2 His argument goes as follows: while existing grievances laid the foundations for contentious movements to emerge, it was changing political conditions that accentuated and/or created new grievances by opening or closing opportunities for their expression. On the one hand, Brockett argues that the process of ‘critical’ consciousness raising not only allowed activists and protesters to identify the causes of their oppression and evaluate the risks and opportunities of joining contentious movements, but it also empowered protesters to participate in highly risky activities. On the other, the repressive response of the state to the contentious expression of these grievances is the crucial variable necessary to understand the political violence experienced in Guatemala and El Salvador. In between are opening and closing political opportunities that trigger and contract protest activity in complex ways. The closing of political access decreases opportunities but creates and intensifies existing grievances. When opportunities reopen, the aggrieved and previously mobilized groups are even more prompt to take advantage of these newly created opportunities to push their struggle forward once again. This becomes particularly evident when political elites become fragmented and the fractures between the state and domestic elites open spaces for marginalized groups. In the case of Guatemala and El Salvador, cross-national elite relations proved to be crucial, as fluctuations of these governments’ relations with Washington, DC determined the capacity and propensity of the states to repress their respective contentious movements.
3 The book is divided into two sections. The first section comprises four chapters in which the author lays out how grievances gave birth to contentious movements in Guatemala and El Salvador. In the second section, with nine complex hypotheses, Brockett analyzes the relationships between political opportunities, contention, and repression, and briefly compares these to contextual descriptions of the prevailing situations in the other three Central American countries — Honduras, Nicaragua, and Costa Rica — to explain why political violence developed in some cases and not in others.

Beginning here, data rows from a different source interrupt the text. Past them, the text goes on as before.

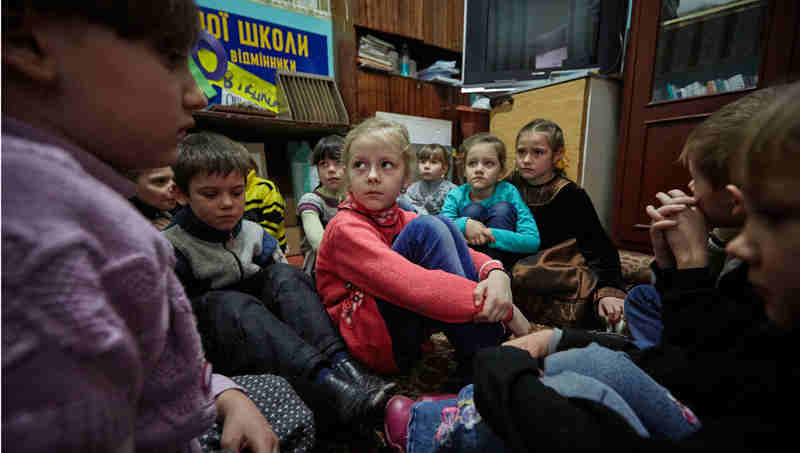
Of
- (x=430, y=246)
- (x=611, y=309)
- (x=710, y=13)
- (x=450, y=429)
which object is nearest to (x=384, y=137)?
(x=430, y=246)

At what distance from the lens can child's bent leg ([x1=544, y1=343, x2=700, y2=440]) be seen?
39 centimetres

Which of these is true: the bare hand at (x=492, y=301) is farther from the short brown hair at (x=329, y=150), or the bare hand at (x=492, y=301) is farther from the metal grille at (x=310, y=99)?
the metal grille at (x=310, y=99)

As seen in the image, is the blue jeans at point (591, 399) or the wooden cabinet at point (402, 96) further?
the wooden cabinet at point (402, 96)

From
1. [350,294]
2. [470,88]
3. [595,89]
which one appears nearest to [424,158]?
[470,88]

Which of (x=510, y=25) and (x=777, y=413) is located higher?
(x=510, y=25)

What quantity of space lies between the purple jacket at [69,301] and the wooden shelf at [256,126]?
165 centimetres

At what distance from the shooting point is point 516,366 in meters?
0.41

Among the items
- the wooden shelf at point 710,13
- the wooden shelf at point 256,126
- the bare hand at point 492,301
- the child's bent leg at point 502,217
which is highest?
the wooden shelf at point 710,13

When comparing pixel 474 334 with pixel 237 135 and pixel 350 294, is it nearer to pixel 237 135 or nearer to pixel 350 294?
pixel 350 294

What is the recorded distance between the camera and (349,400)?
2.18 feet

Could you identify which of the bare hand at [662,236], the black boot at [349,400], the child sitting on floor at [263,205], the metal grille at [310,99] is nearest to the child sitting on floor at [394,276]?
the black boot at [349,400]

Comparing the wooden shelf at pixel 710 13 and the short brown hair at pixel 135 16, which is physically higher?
the wooden shelf at pixel 710 13

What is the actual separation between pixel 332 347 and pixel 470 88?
7.11 ft

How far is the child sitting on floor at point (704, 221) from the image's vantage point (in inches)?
20.8
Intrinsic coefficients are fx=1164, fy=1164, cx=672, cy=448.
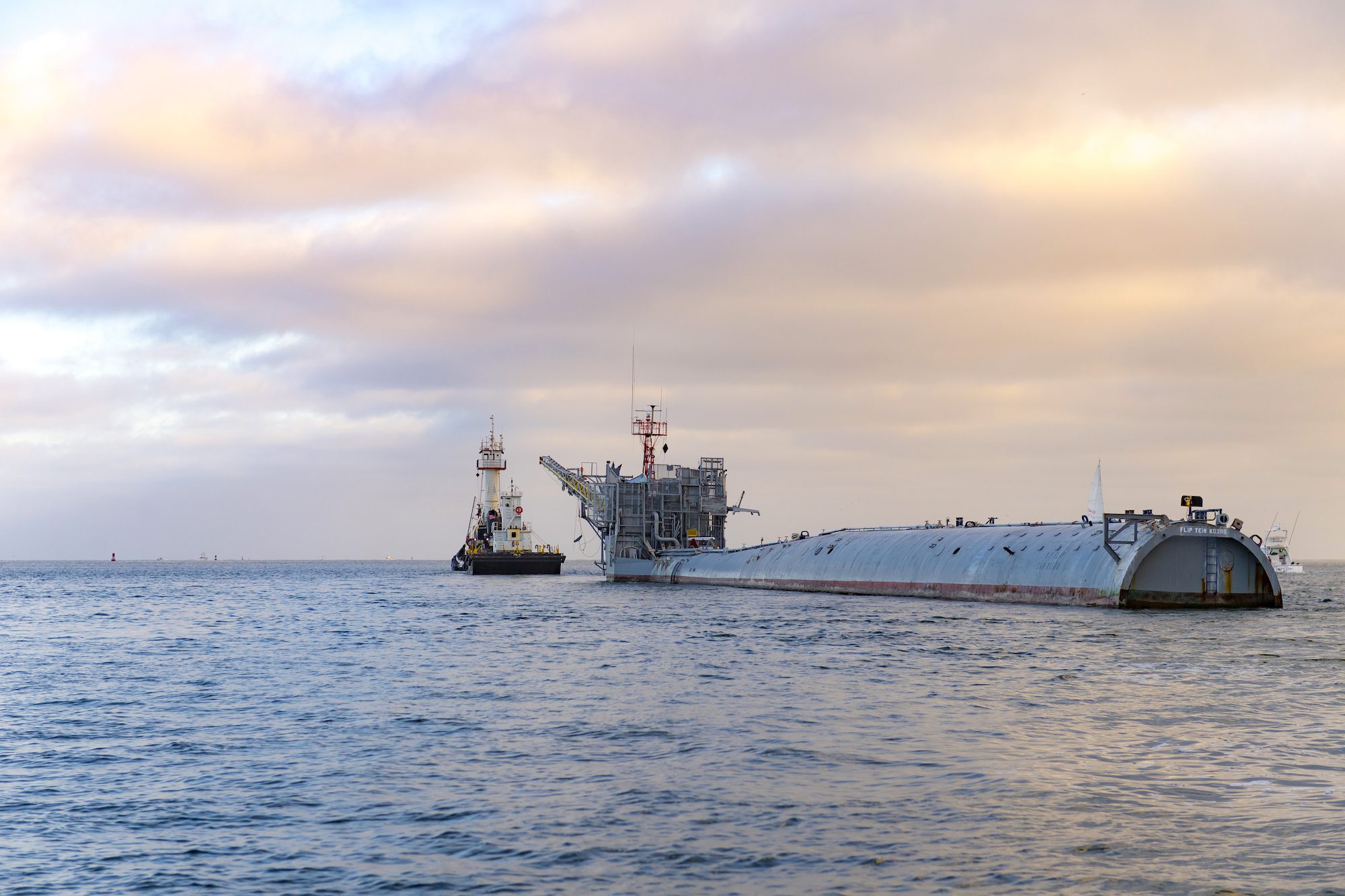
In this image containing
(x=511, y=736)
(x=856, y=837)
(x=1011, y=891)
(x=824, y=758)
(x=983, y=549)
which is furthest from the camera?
(x=983, y=549)

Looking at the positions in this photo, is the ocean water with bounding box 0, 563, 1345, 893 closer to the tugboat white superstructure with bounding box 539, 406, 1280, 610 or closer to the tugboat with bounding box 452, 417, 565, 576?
the tugboat white superstructure with bounding box 539, 406, 1280, 610

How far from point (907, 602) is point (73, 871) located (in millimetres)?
68189

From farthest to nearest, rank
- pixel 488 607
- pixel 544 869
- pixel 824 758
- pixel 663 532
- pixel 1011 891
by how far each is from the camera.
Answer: pixel 663 532, pixel 488 607, pixel 824 758, pixel 544 869, pixel 1011 891

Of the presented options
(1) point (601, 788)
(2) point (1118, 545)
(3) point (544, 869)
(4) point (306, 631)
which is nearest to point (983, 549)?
(2) point (1118, 545)

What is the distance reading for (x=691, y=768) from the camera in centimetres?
2133

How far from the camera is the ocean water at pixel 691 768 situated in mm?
14969

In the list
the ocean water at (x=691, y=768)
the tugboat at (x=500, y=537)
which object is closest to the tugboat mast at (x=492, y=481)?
the tugboat at (x=500, y=537)

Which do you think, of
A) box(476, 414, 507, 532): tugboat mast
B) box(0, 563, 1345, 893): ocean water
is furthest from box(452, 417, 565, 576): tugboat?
box(0, 563, 1345, 893): ocean water

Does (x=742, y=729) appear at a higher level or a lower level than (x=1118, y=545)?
lower

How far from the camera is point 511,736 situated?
82.6 ft

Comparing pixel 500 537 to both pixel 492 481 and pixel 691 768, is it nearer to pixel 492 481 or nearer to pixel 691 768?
pixel 492 481

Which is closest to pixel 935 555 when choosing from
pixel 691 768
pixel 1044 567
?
pixel 1044 567

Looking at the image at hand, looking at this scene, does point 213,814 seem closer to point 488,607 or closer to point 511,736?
point 511,736

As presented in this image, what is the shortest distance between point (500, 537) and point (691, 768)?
14062 centimetres
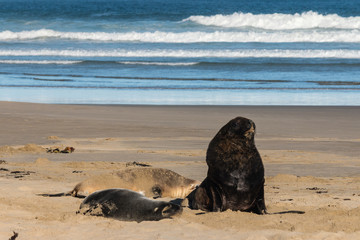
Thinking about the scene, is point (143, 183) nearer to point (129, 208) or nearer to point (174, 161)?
point (129, 208)

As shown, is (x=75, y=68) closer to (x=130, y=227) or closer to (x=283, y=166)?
(x=283, y=166)

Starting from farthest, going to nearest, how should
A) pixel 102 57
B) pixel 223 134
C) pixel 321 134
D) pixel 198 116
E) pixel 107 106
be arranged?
pixel 102 57 → pixel 107 106 → pixel 198 116 → pixel 321 134 → pixel 223 134

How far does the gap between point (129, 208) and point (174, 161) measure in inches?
136

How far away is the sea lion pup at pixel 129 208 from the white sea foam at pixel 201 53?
25.0 m

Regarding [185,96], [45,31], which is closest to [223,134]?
[185,96]

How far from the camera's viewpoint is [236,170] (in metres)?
5.48

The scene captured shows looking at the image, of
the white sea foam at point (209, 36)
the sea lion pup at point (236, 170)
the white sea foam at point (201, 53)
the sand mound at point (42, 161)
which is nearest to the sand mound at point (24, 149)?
the sand mound at point (42, 161)

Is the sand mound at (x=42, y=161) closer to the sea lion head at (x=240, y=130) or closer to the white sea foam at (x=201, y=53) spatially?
the sea lion head at (x=240, y=130)

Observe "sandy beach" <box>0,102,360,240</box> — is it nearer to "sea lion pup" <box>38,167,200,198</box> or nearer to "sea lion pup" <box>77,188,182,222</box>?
"sea lion pup" <box>77,188,182,222</box>

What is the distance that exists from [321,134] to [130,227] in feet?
23.8

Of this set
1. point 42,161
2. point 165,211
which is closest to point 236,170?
point 165,211

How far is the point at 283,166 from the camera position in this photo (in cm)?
870

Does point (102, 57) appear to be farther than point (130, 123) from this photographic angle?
Yes

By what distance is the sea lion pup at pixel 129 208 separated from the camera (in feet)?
17.8
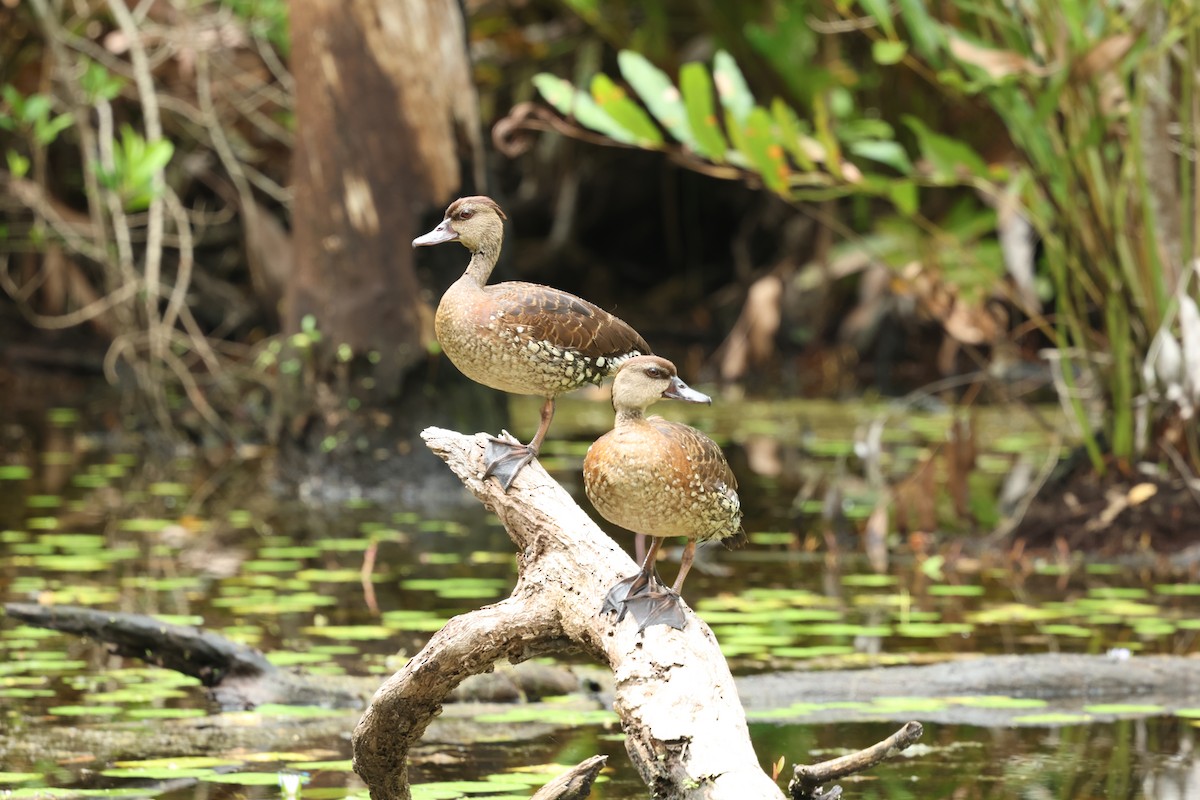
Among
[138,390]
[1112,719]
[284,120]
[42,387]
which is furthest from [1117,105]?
[42,387]

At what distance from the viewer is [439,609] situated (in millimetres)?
6062

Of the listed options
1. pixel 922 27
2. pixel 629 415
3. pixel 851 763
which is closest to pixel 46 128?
pixel 922 27

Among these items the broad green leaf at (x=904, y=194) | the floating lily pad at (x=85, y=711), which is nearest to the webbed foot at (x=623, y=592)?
the floating lily pad at (x=85, y=711)

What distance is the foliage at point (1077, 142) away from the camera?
6758mm

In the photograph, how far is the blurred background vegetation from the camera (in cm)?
698

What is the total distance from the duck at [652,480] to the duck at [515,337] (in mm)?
269

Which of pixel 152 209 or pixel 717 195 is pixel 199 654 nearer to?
pixel 152 209

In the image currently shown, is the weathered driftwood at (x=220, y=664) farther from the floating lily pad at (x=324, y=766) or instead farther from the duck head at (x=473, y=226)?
the duck head at (x=473, y=226)

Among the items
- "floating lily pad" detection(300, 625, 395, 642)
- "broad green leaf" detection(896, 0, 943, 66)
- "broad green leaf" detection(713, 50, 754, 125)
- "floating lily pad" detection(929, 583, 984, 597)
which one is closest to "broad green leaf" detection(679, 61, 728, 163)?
"broad green leaf" detection(713, 50, 754, 125)

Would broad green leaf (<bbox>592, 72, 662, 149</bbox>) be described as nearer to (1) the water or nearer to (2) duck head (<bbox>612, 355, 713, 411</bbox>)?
(1) the water

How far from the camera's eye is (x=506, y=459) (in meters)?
3.71

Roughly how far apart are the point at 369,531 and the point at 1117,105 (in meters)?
3.65

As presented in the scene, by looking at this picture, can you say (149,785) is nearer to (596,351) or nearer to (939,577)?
(596,351)

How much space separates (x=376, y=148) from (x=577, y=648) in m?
5.52
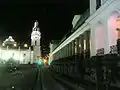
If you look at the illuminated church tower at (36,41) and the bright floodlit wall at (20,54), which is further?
the illuminated church tower at (36,41)

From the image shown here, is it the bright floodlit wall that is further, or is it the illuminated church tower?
the illuminated church tower

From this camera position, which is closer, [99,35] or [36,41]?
[99,35]

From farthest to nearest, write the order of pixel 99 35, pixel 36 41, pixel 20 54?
pixel 36 41, pixel 20 54, pixel 99 35

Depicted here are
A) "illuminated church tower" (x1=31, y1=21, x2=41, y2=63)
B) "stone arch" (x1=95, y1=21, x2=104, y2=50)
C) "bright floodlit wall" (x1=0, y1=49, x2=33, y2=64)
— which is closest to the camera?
"stone arch" (x1=95, y1=21, x2=104, y2=50)

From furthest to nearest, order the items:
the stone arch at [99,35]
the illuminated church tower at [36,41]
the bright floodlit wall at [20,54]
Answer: the illuminated church tower at [36,41] < the bright floodlit wall at [20,54] < the stone arch at [99,35]

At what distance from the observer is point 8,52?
11881 cm

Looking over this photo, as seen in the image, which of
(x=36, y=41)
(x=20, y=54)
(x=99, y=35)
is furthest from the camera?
(x=36, y=41)

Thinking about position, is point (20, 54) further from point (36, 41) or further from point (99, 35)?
point (99, 35)

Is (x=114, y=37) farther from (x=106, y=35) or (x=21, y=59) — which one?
(x=21, y=59)

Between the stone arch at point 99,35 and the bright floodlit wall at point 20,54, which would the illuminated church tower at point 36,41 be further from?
the stone arch at point 99,35

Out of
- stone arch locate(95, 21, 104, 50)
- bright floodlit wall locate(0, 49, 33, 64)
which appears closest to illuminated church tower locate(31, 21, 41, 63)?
bright floodlit wall locate(0, 49, 33, 64)

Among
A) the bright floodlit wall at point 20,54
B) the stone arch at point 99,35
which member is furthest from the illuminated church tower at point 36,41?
the stone arch at point 99,35

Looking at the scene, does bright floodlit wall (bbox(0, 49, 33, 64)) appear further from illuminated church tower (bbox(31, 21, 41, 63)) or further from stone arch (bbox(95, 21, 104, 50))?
stone arch (bbox(95, 21, 104, 50))

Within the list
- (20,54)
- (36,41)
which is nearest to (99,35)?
(20,54)
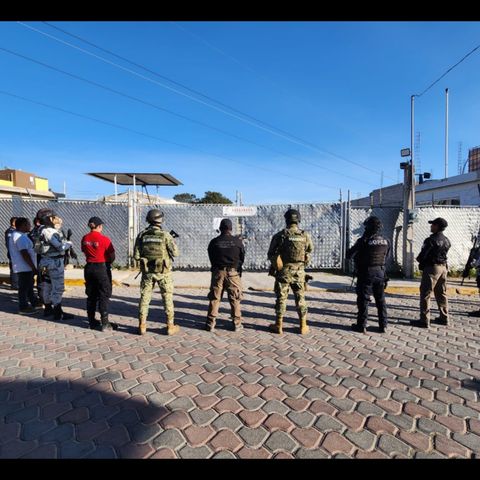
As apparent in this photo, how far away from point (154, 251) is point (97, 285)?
3.78 feet

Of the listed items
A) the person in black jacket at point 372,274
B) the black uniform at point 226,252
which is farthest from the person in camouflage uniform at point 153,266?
the person in black jacket at point 372,274

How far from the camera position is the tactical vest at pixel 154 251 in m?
4.79

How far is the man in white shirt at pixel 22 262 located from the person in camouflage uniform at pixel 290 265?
4.71 metres

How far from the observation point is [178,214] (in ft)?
34.2

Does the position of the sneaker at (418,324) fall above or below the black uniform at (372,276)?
below

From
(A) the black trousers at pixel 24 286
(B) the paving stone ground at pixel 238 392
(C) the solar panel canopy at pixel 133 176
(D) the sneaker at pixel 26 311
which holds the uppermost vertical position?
(C) the solar panel canopy at pixel 133 176

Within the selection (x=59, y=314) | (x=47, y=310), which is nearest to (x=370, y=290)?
(x=59, y=314)

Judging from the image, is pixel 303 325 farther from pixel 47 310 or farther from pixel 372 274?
pixel 47 310

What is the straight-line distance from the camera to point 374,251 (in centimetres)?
497

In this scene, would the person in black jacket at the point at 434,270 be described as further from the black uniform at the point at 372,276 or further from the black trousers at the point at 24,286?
the black trousers at the point at 24,286

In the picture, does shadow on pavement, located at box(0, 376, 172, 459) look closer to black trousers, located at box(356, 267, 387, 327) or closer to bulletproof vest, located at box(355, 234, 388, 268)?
black trousers, located at box(356, 267, 387, 327)
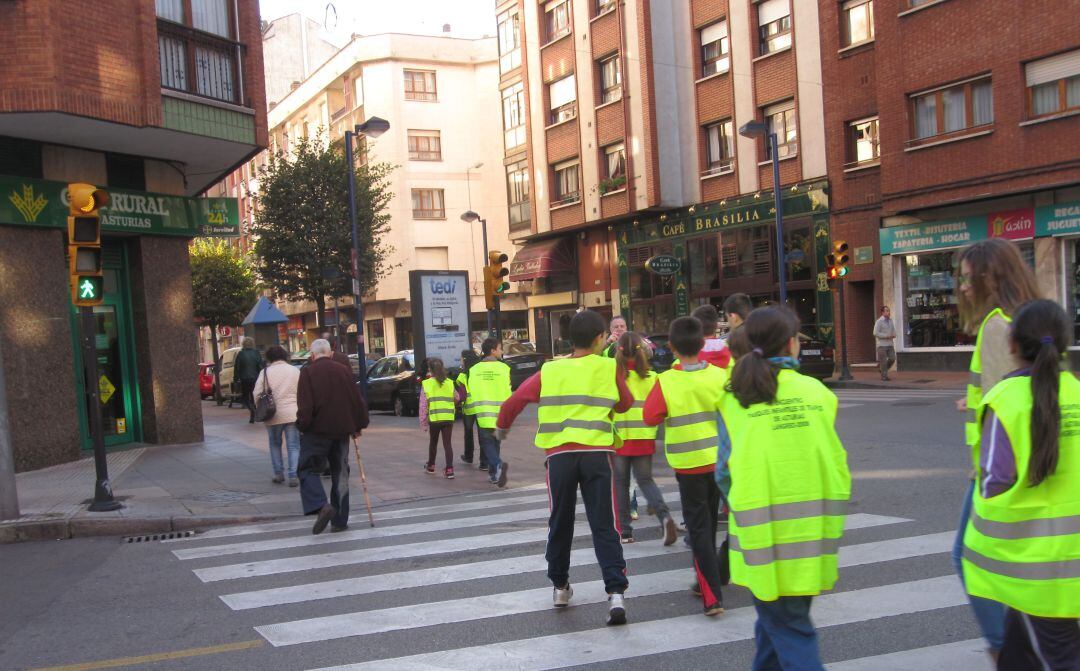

4 To sustain his arguments, Brockett conducted the most up-to-date collection of available accounts on contentious political activities and numbers of repression victims in both countries. These two sources enable the author to describe the relationship between protests and state repression with thorough correlations, while archival information was used to provide the context for these cycles of contention movements and political violence. Although the author humbly recognizes the reasons for why he does not use sophisticated statistical means to test these relationships, the absence of these tests is disappointing for a field of study that has developed precisely on rigorous statistical testing models. Nevertheless, the field research conducted by Brockett remains impressive and strongly validates his claims. The only other criticism to his work derives from the fact that he does not provide the same systematic evidence to sustain his consciousness raising argument, which is presented as a crucial element to understanding the individual processes that give challengers the willingness “to carry on their struggle, not only against heavily unfavorable odds of success, but also in the face of great risks to themselves.” Interviews with survivors would have strengthened his claims. Nevertheless, as the author mentions, state repression continues to be applied against political challengers, especially in Guatemala, compromising the possibility to conduct such an endeavor.
5 Probably the most valuable contribution of Brockett’s study — aside from the exhaustive relation of peasant and labor contentious activity in Central America — is the application and corresponding refinement of political opportunity theory to social movements in the developing world. The political process approach was first designed to explain social movements in well-established Western democracies. Other studies of social movements in developing and semi-authoritarian countries have been conducted in the past. However, Brockett’s study represents the most comprehensive analysis of how “the configuration of political opportunities are crucial for the emergence, trajectory, and certainly outcomes of contentious movements” in Guatemala and El Salvador during their respective experiences with authoritarianism.
María Inclán is Assistant Professor of Political Science in the Department of Political Science and Geography at the University of Texas, San Antonio.